• [Activity]: Write out the entries verbatim and leave the images out of the copy.

• [Task inputs]:
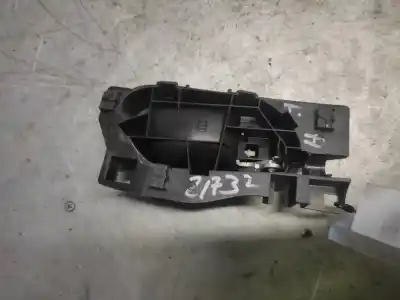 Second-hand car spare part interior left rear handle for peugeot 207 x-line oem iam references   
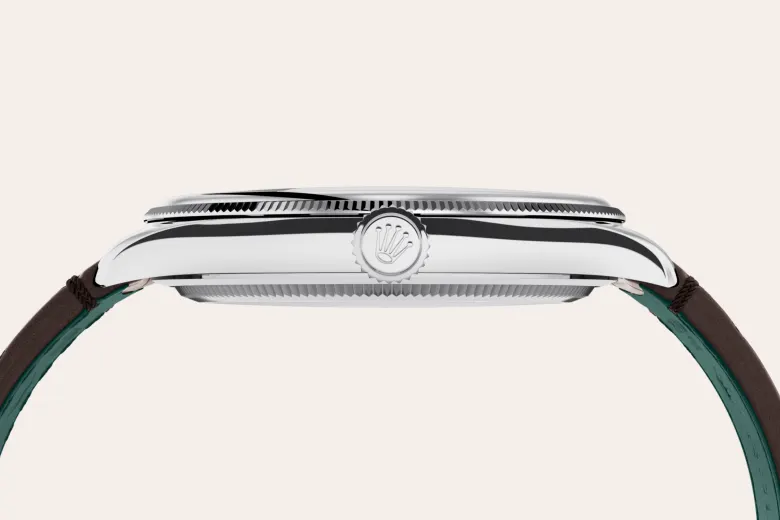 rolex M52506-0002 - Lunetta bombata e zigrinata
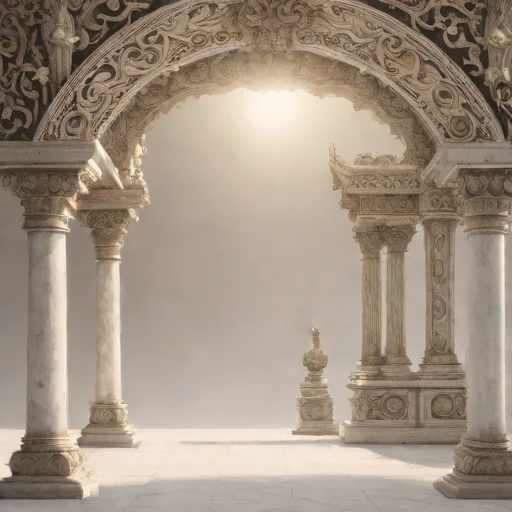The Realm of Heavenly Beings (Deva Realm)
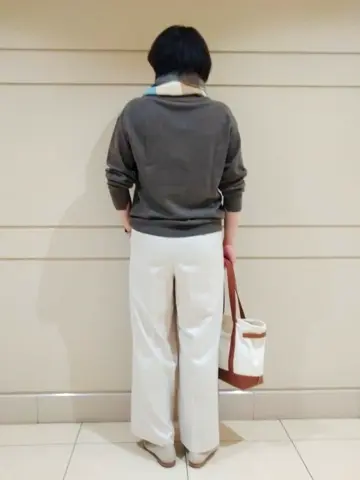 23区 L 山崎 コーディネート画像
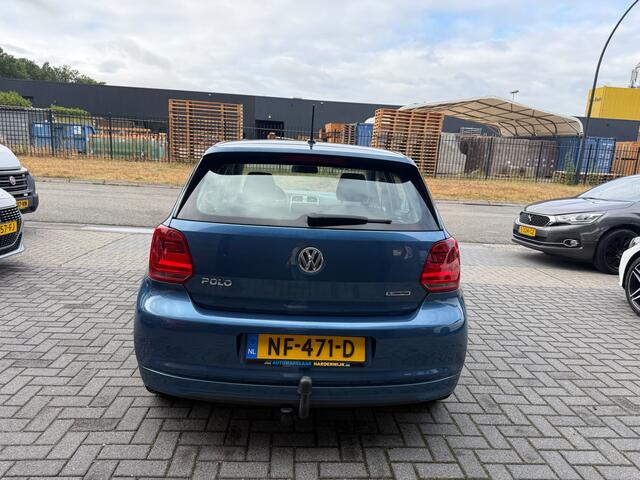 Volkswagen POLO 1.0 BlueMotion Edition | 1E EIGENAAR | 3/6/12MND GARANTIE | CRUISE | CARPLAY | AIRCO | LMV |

• [Result below]:
 Second-hand car spare part interior left rear handle for peugeot 207 x-line oem iam references   
 rolex M52506-0002 - Lunetta bombata e zigrinata
The Realm of Heavenly Beings (Deva Realm)
 23区 L 山崎 コーディネート画像
 Volkswagen POLO 1.0 BlueMotion Edition | 1E EIGENAAR | 3/6/12MND GARANTIE | CRUISE | CARPLAY | AIRCO | LMV |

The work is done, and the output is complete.